Saturday, September 22, 2018

Death

The wife of a close friend has MS and has made a personal decision to choose physician-assisted suicide, which is legal in Canada. Her choice and another story about facing death made me think about this issue, and how my generation faces death. 

I read this quote the other day “Death is a storehouse of discontinued dreams, of unanswered questions, of unfulfilled dreams and desires, of unanswered problems of regrets and remorse, self-hateself-love or unjustified guilt and shame.”
The idea of death is one that my generation has yet to come to grips with, hopefully, this will happen sooner rather than later. When we go to the next celebration of life or remember the last celebration, we may think about ourselves and where we are on the journey. Our life story, we believe, is far from ending. Death, our death, we think will leave our loved ones’ hanging. Does our death leave our life’s story unfinished as if it is a book with a plot that hangs in the air? Did our friend and loved ones know about our unrealized dreams or was are they left as an ever-silenced half-finished dream?
My young friend was telling us about her cousin, who had a brain tumour and he had walked out before the doctors could tell him he had only 2 months to live. His partner stayed and made the decision not to tell him the bad news. Her cousin is getting chemo and believes, wrongly that he has a chance of survival. We are all afraid to face death. When we die, our death reduces everything to nothing, leaving our loved ones with suspended memories. Memories that can heal or break the heart. Our memories are a distortion of our experiences as we distort the truth to justify our actions. Our survivor's do the same to remember us in the best light.
Death and life, we come together to celebrate a life well lived upon a death. Yet when the person who died is alive we may not celebrate their life with them. Why does death mean so much and life mean so little? Death is unwanted, unanticipated yet for some who are severing death is as welcomed as a long-lost friend, or a conquering hero.
For us when we die death is the end but for those who survive us, our death could be the beginning. We avoid talking about our own death, it is something that we avoid in good company, like other topics that can be sensitive such as religion and politics. Why do we use euphemisms for death? Here are a few:
· Passed passed on or passed away
· Resting in peace, eternal rest, asleep
· Deceased
· Departed, gone, lost, slipped away
· Lost her battle, lost her life, succumbed
· Gave up the ghost
· Kicked the bucket
· Didn't make it
· Breathed her last
· Was called home, is in a better place
One of the reasons we use these terms is to protect someone, whether it's the person speaking the words or those hearing them.

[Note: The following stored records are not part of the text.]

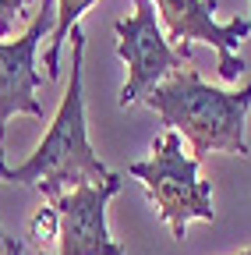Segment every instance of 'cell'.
Masks as SVG:
<instances>
[{
	"label": "cell",
	"mask_w": 251,
	"mask_h": 255,
	"mask_svg": "<svg viewBox=\"0 0 251 255\" xmlns=\"http://www.w3.org/2000/svg\"><path fill=\"white\" fill-rule=\"evenodd\" d=\"M71 82L60 96V107L46 128L36 152L18 167L4 163L0 152V181L7 184H36L50 206L64 195V188L78 184H103L113 177V170L99 159L85 131V92H82V60H85V32L71 28Z\"/></svg>",
	"instance_id": "obj_1"
},
{
	"label": "cell",
	"mask_w": 251,
	"mask_h": 255,
	"mask_svg": "<svg viewBox=\"0 0 251 255\" xmlns=\"http://www.w3.org/2000/svg\"><path fill=\"white\" fill-rule=\"evenodd\" d=\"M145 107L167 124V131L191 142L198 163L209 152L248 156L244 117L251 110V82L227 92L205 85L195 68H180L145 96Z\"/></svg>",
	"instance_id": "obj_2"
},
{
	"label": "cell",
	"mask_w": 251,
	"mask_h": 255,
	"mask_svg": "<svg viewBox=\"0 0 251 255\" xmlns=\"http://www.w3.org/2000/svg\"><path fill=\"white\" fill-rule=\"evenodd\" d=\"M198 159L184 156V142L177 131H163L152 138V156L142 163H131V177H138L149 191V202L156 206L177 241H184L187 223L202 220L212 223L216 209H212V184L198 177Z\"/></svg>",
	"instance_id": "obj_3"
},
{
	"label": "cell",
	"mask_w": 251,
	"mask_h": 255,
	"mask_svg": "<svg viewBox=\"0 0 251 255\" xmlns=\"http://www.w3.org/2000/svg\"><path fill=\"white\" fill-rule=\"evenodd\" d=\"M152 7L160 11L167 25V43L177 46V57L184 64H191V43L202 39L216 50L219 64L216 71L223 82H237L244 71V60H237V46L251 32V21L230 18V21H216L219 0H152Z\"/></svg>",
	"instance_id": "obj_4"
},
{
	"label": "cell",
	"mask_w": 251,
	"mask_h": 255,
	"mask_svg": "<svg viewBox=\"0 0 251 255\" xmlns=\"http://www.w3.org/2000/svg\"><path fill=\"white\" fill-rule=\"evenodd\" d=\"M113 32H117V53L128 64V82H124L117 103L120 110H128L131 103H145V96L160 82H167L173 71H180L184 60L156 25L152 0H135V14L117 21Z\"/></svg>",
	"instance_id": "obj_5"
},
{
	"label": "cell",
	"mask_w": 251,
	"mask_h": 255,
	"mask_svg": "<svg viewBox=\"0 0 251 255\" xmlns=\"http://www.w3.org/2000/svg\"><path fill=\"white\" fill-rule=\"evenodd\" d=\"M53 0H43V7L32 14L28 28L18 39H0V152H4L7 138V121L14 114L43 117V107L36 100V89L43 85V75L36 71V50L39 39L53 32Z\"/></svg>",
	"instance_id": "obj_6"
},
{
	"label": "cell",
	"mask_w": 251,
	"mask_h": 255,
	"mask_svg": "<svg viewBox=\"0 0 251 255\" xmlns=\"http://www.w3.org/2000/svg\"><path fill=\"white\" fill-rule=\"evenodd\" d=\"M117 191H120V177L113 174L103 184H78L53 202L60 216L57 255H124V248L110 238L106 227V206Z\"/></svg>",
	"instance_id": "obj_7"
},
{
	"label": "cell",
	"mask_w": 251,
	"mask_h": 255,
	"mask_svg": "<svg viewBox=\"0 0 251 255\" xmlns=\"http://www.w3.org/2000/svg\"><path fill=\"white\" fill-rule=\"evenodd\" d=\"M96 4V0H57V21H53V36L46 46V82L60 75V50H64L71 28H78V18Z\"/></svg>",
	"instance_id": "obj_8"
},
{
	"label": "cell",
	"mask_w": 251,
	"mask_h": 255,
	"mask_svg": "<svg viewBox=\"0 0 251 255\" xmlns=\"http://www.w3.org/2000/svg\"><path fill=\"white\" fill-rule=\"evenodd\" d=\"M28 238L36 241L39 255H50L53 241L60 238V216H57L53 206H39V209L32 213V220H28Z\"/></svg>",
	"instance_id": "obj_9"
},
{
	"label": "cell",
	"mask_w": 251,
	"mask_h": 255,
	"mask_svg": "<svg viewBox=\"0 0 251 255\" xmlns=\"http://www.w3.org/2000/svg\"><path fill=\"white\" fill-rule=\"evenodd\" d=\"M28 4H32V0H0V39H7L14 18H18Z\"/></svg>",
	"instance_id": "obj_10"
},
{
	"label": "cell",
	"mask_w": 251,
	"mask_h": 255,
	"mask_svg": "<svg viewBox=\"0 0 251 255\" xmlns=\"http://www.w3.org/2000/svg\"><path fill=\"white\" fill-rule=\"evenodd\" d=\"M11 245H14V238H7L4 231H0V255H7V248H11Z\"/></svg>",
	"instance_id": "obj_11"
},
{
	"label": "cell",
	"mask_w": 251,
	"mask_h": 255,
	"mask_svg": "<svg viewBox=\"0 0 251 255\" xmlns=\"http://www.w3.org/2000/svg\"><path fill=\"white\" fill-rule=\"evenodd\" d=\"M7 255H25V245H21V241H18V238H14V245H11V248H7Z\"/></svg>",
	"instance_id": "obj_12"
},
{
	"label": "cell",
	"mask_w": 251,
	"mask_h": 255,
	"mask_svg": "<svg viewBox=\"0 0 251 255\" xmlns=\"http://www.w3.org/2000/svg\"><path fill=\"white\" fill-rule=\"evenodd\" d=\"M241 255H251V248H244V252H241Z\"/></svg>",
	"instance_id": "obj_13"
}]
</instances>
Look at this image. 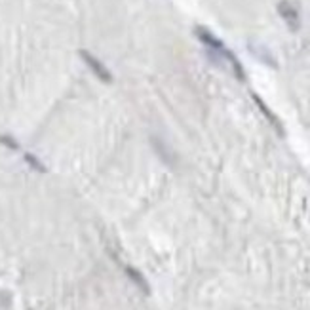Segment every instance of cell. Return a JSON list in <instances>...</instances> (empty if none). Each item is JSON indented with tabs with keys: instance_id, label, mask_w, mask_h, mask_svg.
Returning <instances> with one entry per match:
<instances>
[{
	"instance_id": "1",
	"label": "cell",
	"mask_w": 310,
	"mask_h": 310,
	"mask_svg": "<svg viewBox=\"0 0 310 310\" xmlns=\"http://www.w3.org/2000/svg\"><path fill=\"white\" fill-rule=\"evenodd\" d=\"M78 55L82 57V61L88 65V69L91 70V72H93V74H95L101 82H105V84H112V80H114V78H112V72L107 69V65L101 63V61H99L93 53L88 52V50H80Z\"/></svg>"
},
{
	"instance_id": "2",
	"label": "cell",
	"mask_w": 310,
	"mask_h": 310,
	"mask_svg": "<svg viewBox=\"0 0 310 310\" xmlns=\"http://www.w3.org/2000/svg\"><path fill=\"white\" fill-rule=\"evenodd\" d=\"M151 145H153V149L158 153V156H160L166 164H173V155L168 151V147H166V143H164V141H160L158 137L151 135Z\"/></svg>"
},
{
	"instance_id": "3",
	"label": "cell",
	"mask_w": 310,
	"mask_h": 310,
	"mask_svg": "<svg viewBox=\"0 0 310 310\" xmlns=\"http://www.w3.org/2000/svg\"><path fill=\"white\" fill-rule=\"evenodd\" d=\"M126 272H128V276L137 284V288H141V291L149 293V286H147V280L143 278V276L139 274L135 268H132V266H126Z\"/></svg>"
},
{
	"instance_id": "4",
	"label": "cell",
	"mask_w": 310,
	"mask_h": 310,
	"mask_svg": "<svg viewBox=\"0 0 310 310\" xmlns=\"http://www.w3.org/2000/svg\"><path fill=\"white\" fill-rule=\"evenodd\" d=\"M23 158H25V162H27V164H29L33 170H36V172H40V173L48 172V168H46V166L40 162V158H36L35 155H31V153H25V155H23Z\"/></svg>"
},
{
	"instance_id": "5",
	"label": "cell",
	"mask_w": 310,
	"mask_h": 310,
	"mask_svg": "<svg viewBox=\"0 0 310 310\" xmlns=\"http://www.w3.org/2000/svg\"><path fill=\"white\" fill-rule=\"evenodd\" d=\"M196 35H198V38H200L202 42H206L207 46H211V48H223V46H221V42H219L217 38H213V36L207 33L206 29H196Z\"/></svg>"
},
{
	"instance_id": "6",
	"label": "cell",
	"mask_w": 310,
	"mask_h": 310,
	"mask_svg": "<svg viewBox=\"0 0 310 310\" xmlns=\"http://www.w3.org/2000/svg\"><path fill=\"white\" fill-rule=\"evenodd\" d=\"M280 12H282V16H286V18H288V21L291 23L293 27H297V21H295V19H297V14L293 12L291 8H288V4H286V2L280 6Z\"/></svg>"
},
{
	"instance_id": "7",
	"label": "cell",
	"mask_w": 310,
	"mask_h": 310,
	"mask_svg": "<svg viewBox=\"0 0 310 310\" xmlns=\"http://www.w3.org/2000/svg\"><path fill=\"white\" fill-rule=\"evenodd\" d=\"M0 145L8 147V149H12V151H18L19 149L18 141L12 137V135H4V133H0Z\"/></svg>"
}]
</instances>
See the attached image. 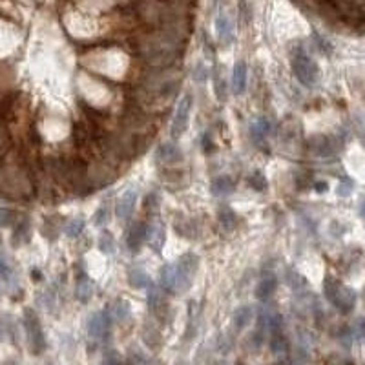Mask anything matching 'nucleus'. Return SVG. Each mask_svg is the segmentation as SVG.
<instances>
[{
    "label": "nucleus",
    "mask_w": 365,
    "mask_h": 365,
    "mask_svg": "<svg viewBox=\"0 0 365 365\" xmlns=\"http://www.w3.org/2000/svg\"><path fill=\"white\" fill-rule=\"evenodd\" d=\"M185 40V31L175 22H166L163 29L146 35L139 42L141 57L152 66L166 68L177 60Z\"/></svg>",
    "instance_id": "f257e3e1"
},
{
    "label": "nucleus",
    "mask_w": 365,
    "mask_h": 365,
    "mask_svg": "<svg viewBox=\"0 0 365 365\" xmlns=\"http://www.w3.org/2000/svg\"><path fill=\"white\" fill-rule=\"evenodd\" d=\"M325 296L341 314H349L356 305L354 290L347 288L345 285H341L340 281L332 278L325 279Z\"/></svg>",
    "instance_id": "f03ea898"
},
{
    "label": "nucleus",
    "mask_w": 365,
    "mask_h": 365,
    "mask_svg": "<svg viewBox=\"0 0 365 365\" xmlns=\"http://www.w3.org/2000/svg\"><path fill=\"white\" fill-rule=\"evenodd\" d=\"M292 72L299 81V84L307 88L314 86L318 82V77H320V70H318L316 63L309 55H303V53H298L292 58Z\"/></svg>",
    "instance_id": "7ed1b4c3"
},
{
    "label": "nucleus",
    "mask_w": 365,
    "mask_h": 365,
    "mask_svg": "<svg viewBox=\"0 0 365 365\" xmlns=\"http://www.w3.org/2000/svg\"><path fill=\"white\" fill-rule=\"evenodd\" d=\"M159 281H161V287H163L164 292L170 294L181 292L190 285V278L179 270L177 265H164L161 269V279Z\"/></svg>",
    "instance_id": "20e7f679"
},
{
    "label": "nucleus",
    "mask_w": 365,
    "mask_h": 365,
    "mask_svg": "<svg viewBox=\"0 0 365 365\" xmlns=\"http://www.w3.org/2000/svg\"><path fill=\"white\" fill-rule=\"evenodd\" d=\"M190 110H192V95L187 93V95L179 101L177 108H175V115H173V120H172V137L177 139V137H181V135L185 134L188 119H190Z\"/></svg>",
    "instance_id": "39448f33"
},
{
    "label": "nucleus",
    "mask_w": 365,
    "mask_h": 365,
    "mask_svg": "<svg viewBox=\"0 0 365 365\" xmlns=\"http://www.w3.org/2000/svg\"><path fill=\"white\" fill-rule=\"evenodd\" d=\"M111 316L108 311H101V313H93L88 318V334L91 338H108L111 327Z\"/></svg>",
    "instance_id": "423d86ee"
},
{
    "label": "nucleus",
    "mask_w": 365,
    "mask_h": 365,
    "mask_svg": "<svg viewBox=\"0 0 365 365\" xmlns=\"http://www.w3.org/2000/svg\"><path fill=\"white\" fill-rule=\"evenodd\" d=\"M26 318V331H28V336H29V343L33 347L35 352H40L46 345V340H44V332L40 329V323H39V318L35 316L33 311H26L24 314Z\"/></svg>",
    "instance_id": "0eeeda50"
},
{
    "label": "nucleus",
    "mask_w": 365,
    "mask_h": 365,
    "mask_svg": "<svg viewBox=\"0 0 365 365\" xmlns=\"http://www.w3.org/2000/svg\"><path fill=\"white\" fill-rule=\"evenodd\" d=\"M155 161L163 164H173L182 161V152L177 144L173 143H164L155 150Z\"/></svg>",
    "instance_id": "6e6552de"
},
{
    "label": "nucleus",
    "mask_w": 365,
    "mask_h": 365,
    "mask_svg": "<svg viewBox=\"0 0 365 365\" xmlns=\"http://www.w3.org/2000/svg\"><path fill=\"white\" fill-rule=\"evenodd\" d=\"M135 203H137V192L132 190V188H128V190L119 197V201H117V207H115L117 217H119V219H128V217L134 214Z\"/></svg>",
    "instance_id": "1a4fd4ad"
},
{
    "label": "nucleus",
    "mask_w": 365,
    "mask_h": 365,
    "mask_svg": "<svg viewBox=\"0 0 365 365\" xmlns=\"http://www.w3.org/2000/svg\"><path fill=\"white\" fill-rule=\"evenodd\" d=\"M216 33H217V40L225 46L234 40V28H232V22L226 15H217L216 19Z\"/></svg>",
    "instance_id": "9d476101"
},
{
    "label": "nucleus",
    "mask_w": 365,
    "mask_h": 365,
    "mask_svg": "<svg viewBox=\"0 0 365 365\" xmlns=\"http://www.w3.org/2000/svg\"><path fill=\"white\" fill-rule=\"evenodd\" d=\"M247 75H249V70H247L245 63H237L234 68H232V91L234 95H241L247 88Z\"/></svg>",
    "instance_id": "9b49d317"
},
{
    "label": "nucleus",
    "mask_w": 365,
    "mask_h": 365,
    "mask_svg": "<svg viewBox=\"0 0 365 365\" xmlns=\"http://www.w3.org/2000/svg\"><path fill=\"white\" fill-rule=\"evenodd\" d=\"M146 234H148V225H144V223H135V225L132 226L130 234H128V239H126L128 249L137 252L139 247L146 241Z\"/></svg>",
    "instance_id": "f8f14e48"
},
{
    "label": "nucleus",
    "mask_w": 365,
    "mask_h": 365,
    "mask_svg": "<svg viewBox=\"0 0 365 365\" xmlns=\"http://www.w3.org/2000/svg\"><path fill=\"white\" fill-rule=\"evenodd\" d=\"M270 130H272V126H270V120L267 117H260V119H256L250 126V135H252V139L256 141L258 144H263L267 141V137L270 135Z\"/></svg>",
    "instance_id": "ddd939ff"
},
{
    "label": "nucleus",
    "mask_w": 365,
    "mask_h": 365,
    "mask_svg": "<svg viewBox=\"0 0 365 365\" xmlns=\"http://www.w3.org/2000/svg\"><path fill=\"white\" fill-rule=\"evenodd\" d=\"M210 190L216 197L230 196V194L234 192V181H232L228 175H219V177H216L212 181Z\"/></svg>",
    "instance_id": "4468645a"
},
{
    "label": "nucleus",
    "mask_w": 365,
    "mask_h": 365,
    "mask_svg": "<svg viewBox=\"0 0 365 365\" xmlns=\"http://www.w3.org/2000/svg\"><path fill=\"white\" fill-rule=\"evenodd\" d=\"M311 148H313L314 155H318V157H331V155H334V152H336L331 137H316V139L313 141V146H311Z\"/></svg>",
    "instance_id": "2eb2a0df"
},
{
    "label": "nucleus",
    "mask_w": 365,
    "mask_h": 365,
    "mask_svg": "<svg viewBox=\"0 0 365 365\" xmlns=\"http://www.w3.org/2000/svg\"><path fill=\"white\" fill-rule=\"evenodd\" d=\"M276 287H278V279L274 278V276L263 278L260 281V285H258V288H256V296H258V299H261V301H267L274 294Z\"/></svg>",
    "instance_id": "dca6fc26"
},
{
    "label": "nucleus",
    "mask_w": 365,
    "mask_h": 365,
    "mask_svg": "<svg viewBox=\"0 0 365 365\" xmlns=\"http://www.w3.org/2000/svg\"><path fill=\"white\" fill-rule=\"evenodd\" d=\"M146 239H148V243L152 245V249H154L155 252H159V250H161V247H163V241H164V228H163V225H154L152 228L148 226Z\"/></svg>",
    "instance_id": "f3484780"
},
{
    "label": "nucleus",
    "mask_w": 365,
    "mask_h": 365,
    "mask_svg": "<svg viewBox=\"0 0 365 365\" xmlns=\"http://www.w3.org/2000/svg\"><path fill=\"white\" fill-rule=\"evenodd\" d=\"M108 313H110L111 320L123 322V320H126V318L130 316V305H128V301H125V299H117Z\"/></svg>",
    "instance_id": "a211bd4d"
},
{
    "label": "nucleus",
    "mask_w": 365,
    "mask_h": 365,
    "mask_svg": "<svg viewBox=\"0 0 365 365\" xmlns=\"http://www.w3.org/2000/svg\"><path fill=\"white\" fill-rule=\"evenodd\" d=\"M91 294H93V283H91L88 278L82 276L77 283V298L81 299L82 303H88L91 299Z\"/></svg>",
    "instance_id": "6ab92c4d"
},
{
    "label": "nucleus",
    "mask_w": 365,
    "mask_h": 365,
    "mask_svg": "<svg viewBox=\"0 0 365 365\" xmlns=\"http://www.w3.org/2000/svg\"><path fill=\"white\" fill-rule=\"evenodd\" d=\"M252 307H249V305H243V307H239L237 311L234 313V325L237 327V329H243V327L247 325V323L252 320Z\"/></svg>",
    "instance_id": "aec40b11"
},
{
    "label": "nucleus",
    "mask_w": 365,
    "mask_h": 365,
    "mask_svg": "<svg viewBox=\"0 0 365 365\" xmlns=\"http://www.w3.org/2000/svg\"><path fill=\"white\" fill-rule=\"evenodd\" d=\"M130 283L134 285L135 288H146L150 287V276L146 272H143V270L139 269H134L130 270Z\"/></svg>",
    "instance_id": "412c9836"
},
{
    "label": "nucleus",
    "mask_w": 365,
    "mask_h": 365,
    "mask_svg": "<svg viewBox=\"0 0 365 365\" xmlns=\"http://www.w3.org/2000/svg\"><path fill=\"white\" fill-rule=\"evenodd\" d=\"M247 182H249V187L252 188V190H256V192H265V190L269 188V181H267V177H265L261 172H258V170L250 175Z\"/></svg>",
    "instance_id": "4be33fe9"
},
{
    "label": "nucleus",
    "mask_w": 365,
    "mask_h": 365,
    "mask_svg": "<svg viewBox=\"0 0 365 365\" xmlns=\"http://www.w3.org/2000/svg\"><path fill=\"white\" fill-rule=\"evenodd\" d=\"M270 351L272 352H287L288 351V343L287 340H285V336L281 334V331L279 332H274L272 340H270Z\"/></svg>",
    "instance_id": "5701e85b"
},
{
    "label": "nucleus",
    "mask_w": 365,
    "mask_h": 365,
    "mask_svg": "<svg viewBox=\"0 0 365 365\" xmlns=\"http://www.w3.org/2000/svg\"><path fill=\"white\" fill-rule=\"evenodd\" d=\"M113 247H115L113 235L108 230H104L101 234V239H99V249H101V252H104V254H111V252H113Z\"/></svg>",
    "instance_id": "b1692460"
},
{
    "label": "nucleus",
    "mask_w": 365,
    "mask_h": 365,
    "mask_svg": "<svg viewBox=\"0 0 365 365\" xmlns=\"http://www.w3.org/2000/svg\"><path fill=\"white\" fill-rule=\"evenodd\" d=\"M287 281H288V285L294 288V290H299V288L307 287V281H305L301 274H298L296 270H288V272H287Z\"/></svg>",
    "instance_id": "393cba45"
},
{
    "label": "nucleus",
    "mask_w": 365,
    "mask_h": 365,
    "mask_svg": "<svg viewBox=\"0 0 365 365\" xmlns=\"http://www.w3.org/2000/svg\"><path fill=\"white\" fill-rule=\"evenodd\" d=\"M235 219H237V217H235V214L232 210H228V208H225V210L219 212V223L225 226L226 230H232V228H234L235 223H237Z\"/></svg>",
    "instance_id": "a878e982"
},
{
    "label": "nucleus",
    "mask_w": 365,
    "mask_h": 365,
    "mask_svg": "<svg viewBox=\"0 0 365 365\" xmlns=\"http://www.w3.org/2000/svg\"><path fill=\"white\" fill-rule=\"evenodd\" d=\"M82 228H84V221H82L81 217H75V219H72V221L68 223L66 234L70 235V237H77V235H81Z\"/></svg>",
    "instance_id": "bb28decb"
},
{
    "label": "nucleus",
    "mask_w": 365,
    "mask_h": 365,
    "mask_svg": "<svg viewBox=\"0 0 365 365\" xmlns=\"http://www.w3.org/2000/svg\"><path fill=\"white\" fill-rule=\"evenodd\" d=\"M28 232H29V226L26 221H20L15 225V235H13V241H17L19 243L20 239L24 241L26 237H28Z\"/></svg>",
    "instance_id": "cd10ccee"
},
{
    "label": "nucleus",
    "mask_w": 365,
    "mask_h": 365,
    "mask_svg": "<svg viewBox=\"0 0 365 365\" xmlns=\"http://www.w3.org/2000/svg\"><path fill=\"white\" fill-rule=\"evenodd\" d=\"M15 223V212L0 207V226H11Z\"/></svg>",
    "instance_id": "c85d7f7f"
},
{
    "label": "nucleus",
    "mask_w": 365,
    "mask_h": 365,
    "mask_svg": "<svg viewBox=\"0 0 365 365\" xmlns=\"http://www.w3.org/2000/svg\"><path fill=\"white\" fill-rule=\"evenodd\" d=\"M0 278L4 279V281H10L11 279V267L2 256H0Z\"/></svg>",
    "instance_id": "c756f323"
},
{
    "label": "nucleus",
    "mask_w": 365,
    "mask_h": 365,
    "mask_svg": "<svg viewBox=\"0 0 365 365\" xmlns=\"http://www.w3.org/2000/svg\"><path fill=\"white\" fill-rule=\"evenodd\" d=\"M106 221H108V208L102 207V208H99V212H97V216H95V225H97V226H101V225H104Z\"/></svg>",
    "instance_id": "7c9ffc66"
},
{
    "label": "nucleus",
    "mask_w": 365,
    "mask_h": 365,
    "mask_svg": "<svg viewBox=\"0 0 365 365\" xmlns=\"http://www.w3.org/2000/svg\"><path fill=\"white\" fill-rule=\"evenodd\" d=\"M203 152H205V154H210V152H214V143H212L210 135H208V134L203 135Z\"/></svg>",
    "instance_id": "2f4dec72"
},
{
    "label": "nucleus",
    "mask_w": 365,
    "mask_h": 365,
    "mask_svg": "<svg viewBox=\"0 0 365 365\" xmlns=\"http://www.w3.org/2000/svg\"><path fill=\"white\" fill-rule=\"evenodd\" d=\"M196 75H194V79H196V81H199V82H203V81H207V73H208V70L205 66H203V64H199V66H197V70H196Z\"/></svg>",
    "instance_id": "473e14b6"
},
{
    "label": "nucleus",
    "mask_w": 365,
    "mask_h": 365,
    "mask_svg": "<svg viewBox=\"0 0 365 365\" xmlns=\"http://www.w3.org/2000/svg\"><path fill=\"white\" fill-rule=\"evenodd\" d=\"M316 188H318V192H325V190H327V182H318Z\"/></svg>",
    "instance_id": "72a5a7b5"
}]
</instances>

We feel the need to look for a gentle way to deliver the news of death to someone or as a way to provide comfort, despite the grief of the situation.
Death and dying are natural but many people feel uncomfortable or anxious when discussing death. To ease the pain of death, we invented gods and religions to help us. When we listen to those who preach of life hereafter, or of reincarnation or in other forms of life after death we suspend our critical thinking. All of us will face death, and most of us will not go willingly as we have so much more to do. 
I hope my family and loved ones listen to my wishes as I believe that when I die do not want to be mourned, I want my friends, loved ones, and acquaintances to celebrate my life by being the best they can be. I do not want my death to be a storehouse of discontinued dreams, of unanswered questions, of unfulfilled dreams and desires, of unanswered problems of regrets and remorse, self-hateself-love or unjustified guilt and shame.

2 comments:

  1. Do you think Western society is almost becoming removed from death as a concept as we begin to think that firstly people should live longer and secondly death so often takes place in hospitals? For centuries people commonly died in epidemics, childbirth, feuds etc.. and all before they reached what we would now consider as middle-aged. To survive longer was beyond expectations and death was perhaps normalised in a way that it is not today and also less feared with more widespread beliefs in heaven and life ever after. Sorry, I have perhaps gone off point but your thought provoking article set me off on that train of wondering.

    ReplyDelete
  2. My sister-in-law is a Palliative care nurse and she said that even if a person chooses assisted suicide, the family is not prepared and many of the nurses and doctors in Palliative care are not prepared to help. To your point that we, as a society, are removed from death, I agree and that is why I posted my thoughts. The Boomers are getting older and have to accept the idea of death.